Rockstar Productions GmbH
- Trade name: Rockstar Vienna (2003–2006)
- Formerly: Neo Software Produktions GmbH (1993–2003)
- Type: Subsidiary
- Industry: Video games
- Founded: 4 January 1993; 33 years ago in Hirtenberg, Austria
- Founders: Peter Baustädter; Niki Laber; Hannes Seifert;
- Defunct: 11 May 2006
- Fate: Dissolved
- Headquarters: Vienna, Austria
- Key people: Niki Laber (managing director); Hannes Seifert (managing director);
- Number of employees: 110 (2006)
- Parent: Computec Media (1999–2000); Gameplay.com (2000–2001); Take-Two Interactive (2001–2003); Rockstar Games (2003–2006);

= Rockstar Vienna =

Austrian video game developer

Rockstar Vienna (Rockstar Productions GmbH; formerly Neo Software Produktions GmbH) was an Austrian video game developer and a studio of Rockstar Games based in Vienna. Peter Baustädter, Niki Laber, and Hannes Seifert founded the studio as Neo Software in January 1993 as they neared the completion of Whale's Voyage. The game led Neo Software to early success, as did 1994's The Clue!, which sold over a million copies, and enabled the company to relocate from Seifert's house in Hirtenberg to offices in Vienna. After Neo Software's Alien Nations sold more than a million copies in 1999, Computec Media acquired a majority stake in the company, seeking for it to produce online games. It then sold the studio and several other businesses to Gameplay.com in February 2000, which sold Neo Software to Take-Two Interactive in January 2001 as part of a subsidiary exchange.

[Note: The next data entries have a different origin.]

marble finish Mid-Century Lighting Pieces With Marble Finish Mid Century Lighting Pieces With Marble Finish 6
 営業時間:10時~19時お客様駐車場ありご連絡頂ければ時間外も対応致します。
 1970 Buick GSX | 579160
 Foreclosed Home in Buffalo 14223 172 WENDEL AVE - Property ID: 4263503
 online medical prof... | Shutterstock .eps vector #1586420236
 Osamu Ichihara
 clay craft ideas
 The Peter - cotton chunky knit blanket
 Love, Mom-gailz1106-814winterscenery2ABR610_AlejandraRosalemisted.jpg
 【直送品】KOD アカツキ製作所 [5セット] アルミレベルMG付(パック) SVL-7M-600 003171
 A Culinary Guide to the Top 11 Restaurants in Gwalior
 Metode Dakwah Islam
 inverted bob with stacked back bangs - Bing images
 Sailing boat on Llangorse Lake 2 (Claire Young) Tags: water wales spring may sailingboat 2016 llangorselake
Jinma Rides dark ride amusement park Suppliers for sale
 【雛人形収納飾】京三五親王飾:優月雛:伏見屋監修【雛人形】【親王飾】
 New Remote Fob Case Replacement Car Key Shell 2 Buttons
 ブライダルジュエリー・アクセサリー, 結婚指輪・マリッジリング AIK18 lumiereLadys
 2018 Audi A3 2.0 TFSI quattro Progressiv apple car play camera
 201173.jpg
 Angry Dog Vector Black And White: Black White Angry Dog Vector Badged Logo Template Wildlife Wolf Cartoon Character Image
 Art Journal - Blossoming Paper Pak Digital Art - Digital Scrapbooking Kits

Under Take-Two, Neo Software mostly developed ports, starting with Max Payne for the Xbox. The studio was integrated with Take-Two's Rockstar Games label in January 2003 as Rockstar Vienna, bringing its Max Payne 2: The Fall of Max Payne, Grand Theft Auto III, and Grand Theft Auto: Vice City to consoles. The studio worked on Manhunt 2 from January 2004 until May 2006, when the company was abruptly closed as a cost reduction measure. Rockstar Vienna had become the largest developer in Austria by that time, and its disestablishment left 110 people out of work. Manhunt 2 was completed at Rockstar London, omitting all Rockstar Vienna credits upon release.

== History ==

=== Early years (1993–1999) ===

A former Neo Software logo

Rockstar Vienna was founded as Neo Software by Peter Baustädter, Niki Laber, and Hannes Seifert. Laber and Seifert had met as freelancers at a computer school, where they quickly decided to work on video games. Seifert's 1989 game Der verlassene Planet (lit. 'The Abandoned Planet') was the first commercial video game release from Austria. After five years of independent work in the video game industry, Baustädter, Laber, and Seifert were nearing the completion of Whale's Voyage. While meeting at a coffeehouse near Wien Westbahnhof railway station, they decided to build a company around the game, establishing Neo Software on 4 January 1993. Its offices were set up in Seifert's house in Hirtenberg, a small village south of Vienna. Laber and Seifert became the joint managing directors. Flair Software released Whale's Voyage in February 1993. The game's success allowed Neo Software to begin moving to the Business Park Vienna in 1994, which made it easier to hire international employees. The Clue!, released later that year, became the company's first game to sell more than 1 million copies, accelerating the relocation.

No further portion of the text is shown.